* [PASSAGE PROVIDED]:
Stats NZ release a series of working papers, and a recent one caught my eye because of my interest in inequality statistics (disclaimer – I am working at Stats NZ at the moment, but on completely different things). Working Paper No 17–02 by Vic Duoba and Nairn MacGibbon is on Accurate calculation of a Gini index using SAS and R. While the conceptual definition of a Gini coefficient is well known, there are a few different methods out there for estimating one from finite data.

To refresh memories, a Gini coefficient is defined as the ratio A / (A +B) in the diagram below, which is drawn with simulated data I’ll introduce later in the post: In a situation of perfect equality (everyone has the same income, or whatever it is we are measuring inequality of) the Lorenz curve is the diagonal line, and A is 0 so the Gini coefficient is 0. In a situation where the richest person has all the income and everyone else none, the Lorenz curve is horizontal along the bottom of the chart and spikes up to 1 at the extreme right – so B is 0 and the Gini coefficient is 1. Income Gini coefficients are usually calculated on household incomes, and according to Wikipedia they range from 0.24 (Slovenia) to 0.63 (Lesotho). My simulated data above is meant to represent individual income, which is higher than household income in situations where significant numbers of low income individuals live with higher income people.

Duoba and MacGibbon do a brief review of algorithms and choose a preferred one, noting along the way that the existing Stats NZ method will underestimate inequality (very, very slightly – this isn’t something that should make the news please, it’s the fourth decimal place). They helpfully provide a SAS program to implement the algorithm which is literally two pages long, and a much shorter R program that is half a page.

* [GIVEN REQUEST]: Quote the Gini index passage word for word, starting at "Duoba and MacGibbon" and ending at "half a page.".

* [PROVIDED INFORMATION]:
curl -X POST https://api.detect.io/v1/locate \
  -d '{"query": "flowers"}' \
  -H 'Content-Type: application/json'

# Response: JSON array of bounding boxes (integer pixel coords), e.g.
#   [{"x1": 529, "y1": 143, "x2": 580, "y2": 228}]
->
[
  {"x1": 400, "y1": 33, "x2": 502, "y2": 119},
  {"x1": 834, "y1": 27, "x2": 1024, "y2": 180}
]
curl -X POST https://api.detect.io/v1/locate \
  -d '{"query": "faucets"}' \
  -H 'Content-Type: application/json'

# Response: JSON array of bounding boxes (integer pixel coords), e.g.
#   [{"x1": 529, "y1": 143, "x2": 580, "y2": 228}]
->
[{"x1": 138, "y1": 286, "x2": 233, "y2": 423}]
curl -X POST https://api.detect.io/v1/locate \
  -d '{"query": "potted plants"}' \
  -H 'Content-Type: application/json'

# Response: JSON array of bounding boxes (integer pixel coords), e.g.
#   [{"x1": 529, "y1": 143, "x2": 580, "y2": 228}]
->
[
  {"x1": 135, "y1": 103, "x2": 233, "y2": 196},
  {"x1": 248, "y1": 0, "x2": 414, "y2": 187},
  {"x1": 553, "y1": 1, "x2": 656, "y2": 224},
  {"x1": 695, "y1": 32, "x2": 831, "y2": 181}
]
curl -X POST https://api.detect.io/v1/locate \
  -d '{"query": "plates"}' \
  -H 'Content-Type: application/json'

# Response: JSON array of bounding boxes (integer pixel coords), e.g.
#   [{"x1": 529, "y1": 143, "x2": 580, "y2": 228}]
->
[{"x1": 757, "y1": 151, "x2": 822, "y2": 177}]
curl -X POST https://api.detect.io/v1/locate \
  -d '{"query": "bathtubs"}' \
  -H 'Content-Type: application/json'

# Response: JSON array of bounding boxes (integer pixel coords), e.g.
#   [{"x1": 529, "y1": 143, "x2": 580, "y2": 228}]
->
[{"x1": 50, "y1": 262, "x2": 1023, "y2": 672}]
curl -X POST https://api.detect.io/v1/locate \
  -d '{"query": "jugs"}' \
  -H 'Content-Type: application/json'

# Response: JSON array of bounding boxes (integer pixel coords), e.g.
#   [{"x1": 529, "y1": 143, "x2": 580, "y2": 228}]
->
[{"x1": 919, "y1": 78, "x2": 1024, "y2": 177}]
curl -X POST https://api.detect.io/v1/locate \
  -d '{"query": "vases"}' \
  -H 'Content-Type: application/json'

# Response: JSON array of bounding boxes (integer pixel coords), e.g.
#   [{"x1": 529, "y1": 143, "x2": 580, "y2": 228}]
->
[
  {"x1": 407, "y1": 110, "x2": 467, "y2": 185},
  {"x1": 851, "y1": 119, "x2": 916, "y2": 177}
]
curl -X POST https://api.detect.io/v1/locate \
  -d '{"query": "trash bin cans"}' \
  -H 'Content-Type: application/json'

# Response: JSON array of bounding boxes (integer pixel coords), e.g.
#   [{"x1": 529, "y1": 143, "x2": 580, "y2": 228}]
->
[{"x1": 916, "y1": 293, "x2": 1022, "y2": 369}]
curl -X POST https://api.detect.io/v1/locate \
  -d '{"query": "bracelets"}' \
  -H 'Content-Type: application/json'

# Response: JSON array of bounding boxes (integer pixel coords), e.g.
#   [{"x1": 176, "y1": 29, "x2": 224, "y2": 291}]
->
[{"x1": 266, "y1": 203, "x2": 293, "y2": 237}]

* [ANSWER TO THE TASK]:
Duoba and MacGibbon do a brief review of algorithms and choose a preferred one, noting along the way that the existing Stats NZ method will underestimate inequality (very, very slightly – this isn’t something that should make the news please, it’s the fourth decimal place). They helpfully provide a SAS program to implement the algorithm which is literally two pages long, and a much shorter R program that is half a page.